• _TASK_
Copy out the lines below word for word, without the pictures.

★ ★ ★ ★ ★ ★ ★

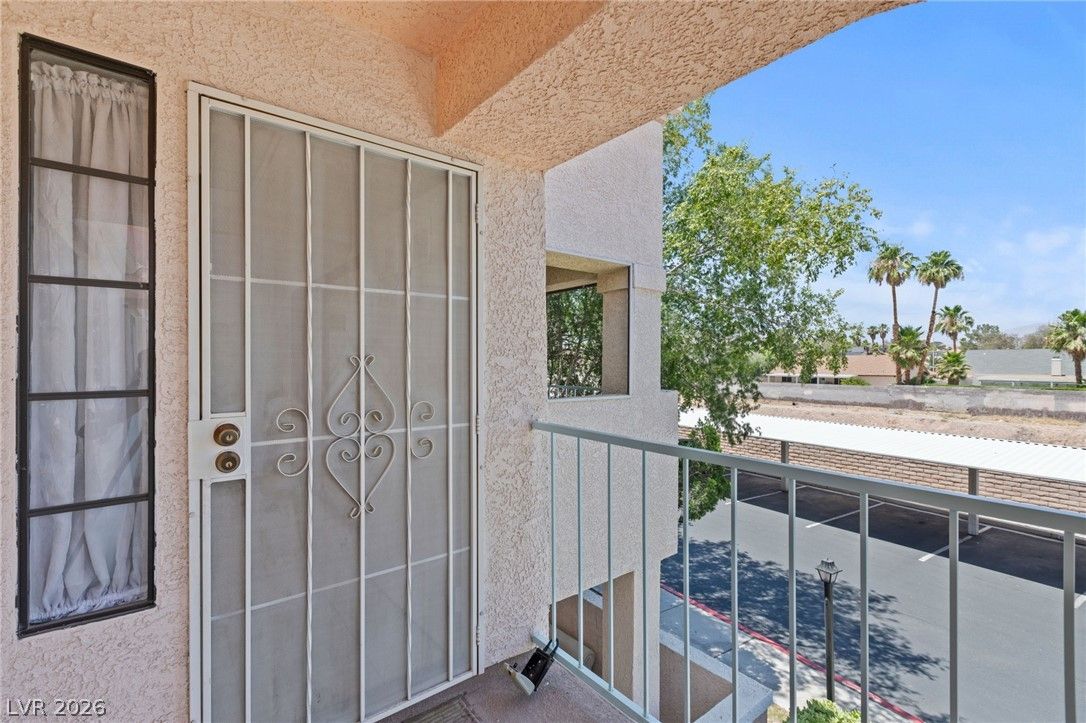 4823 South Torrey Pines Drive 203 — photo 3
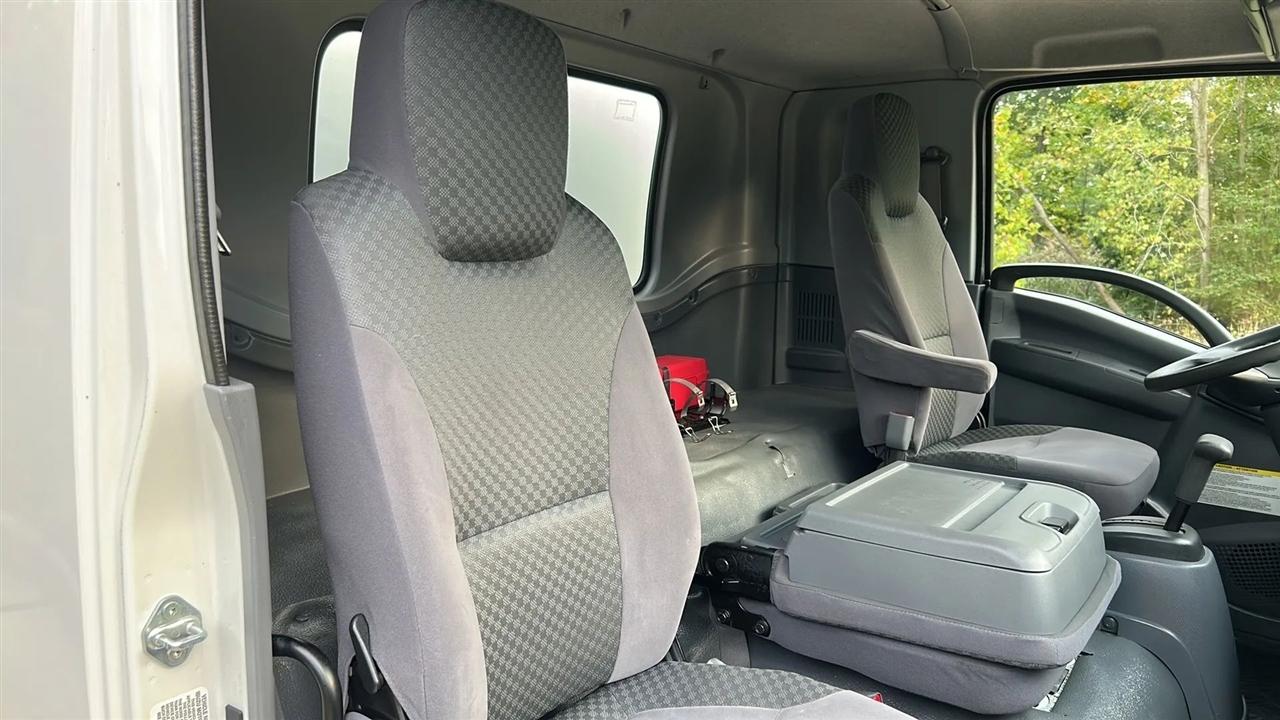 Isuzu Trucks FTR  2019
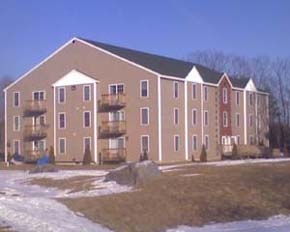 Welcome Home to Norway Plains in Rochester, NH - Building Photo - Building Photo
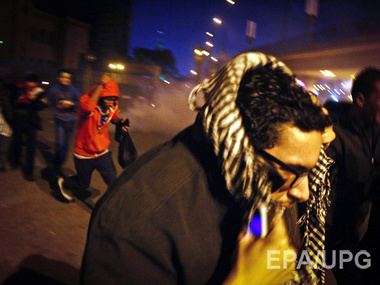 В Египте полиция разгоняет демонстрантов, протестующих против снятия обвинений с Мубарака, погиб один человек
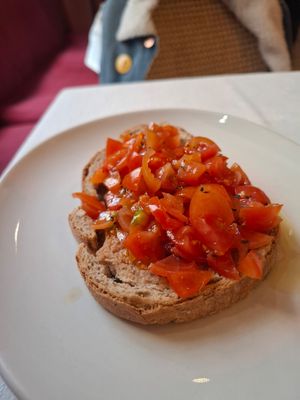 Bruschetta at Il Lughino in Milan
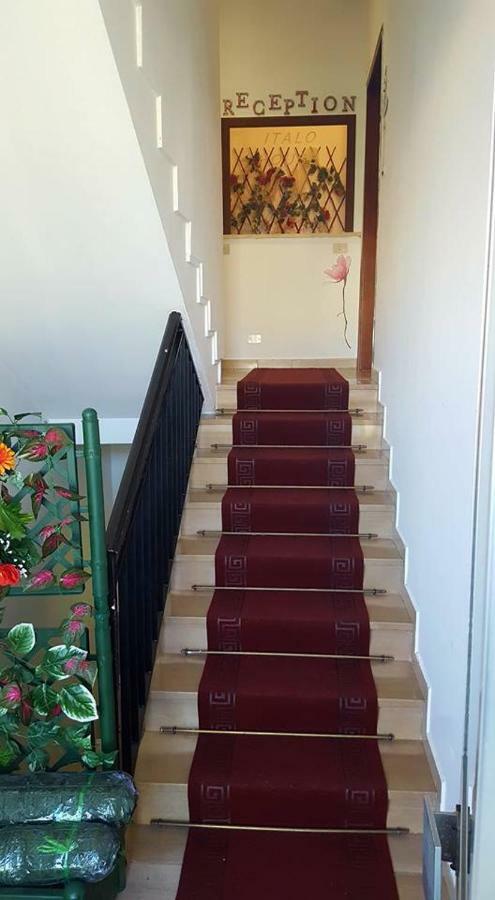 B&B Italo House Opera Bagian luar foto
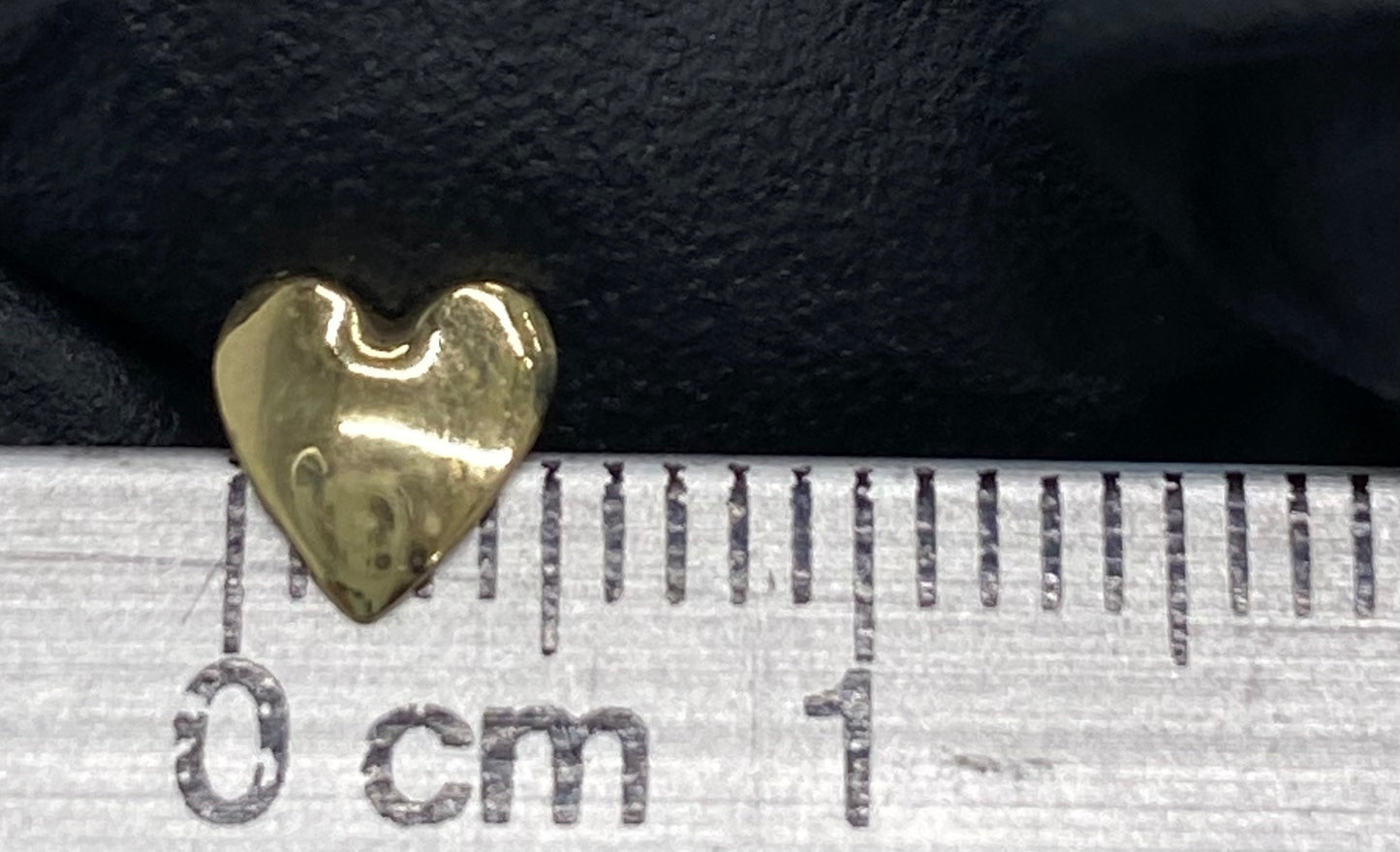 Broquel oro 10k corazón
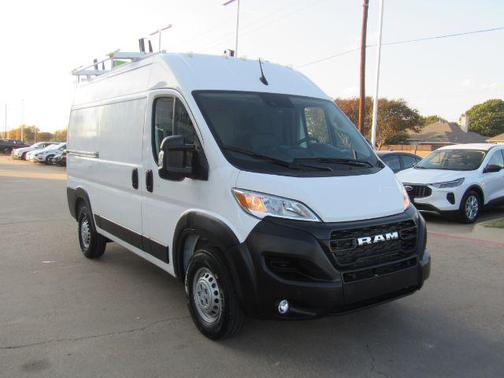 2024 RAM ProMaster 2500 Tradesman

★ ★ ★ ★ ★ ★ ★

• _SOLVED PROBLEM_
 4823 South Torrey Pines Drive 203 — photo 3
 Isuzu Trucks FTR  2019
 Welcome Home to Norway Plains in Rochester, NH - Building Photo - Building Photo
 В Египте полиция разгоняет демонстрантов, протестующих против снятия обвинений с Мубарака, погиб один человек
 Bruschetta at Il Lughino in Milan
 B&B Italo House Opera Bagian luar foto
 Broquel oro 10k corazón
 2024 RAM ProMaster 2500 Tradesman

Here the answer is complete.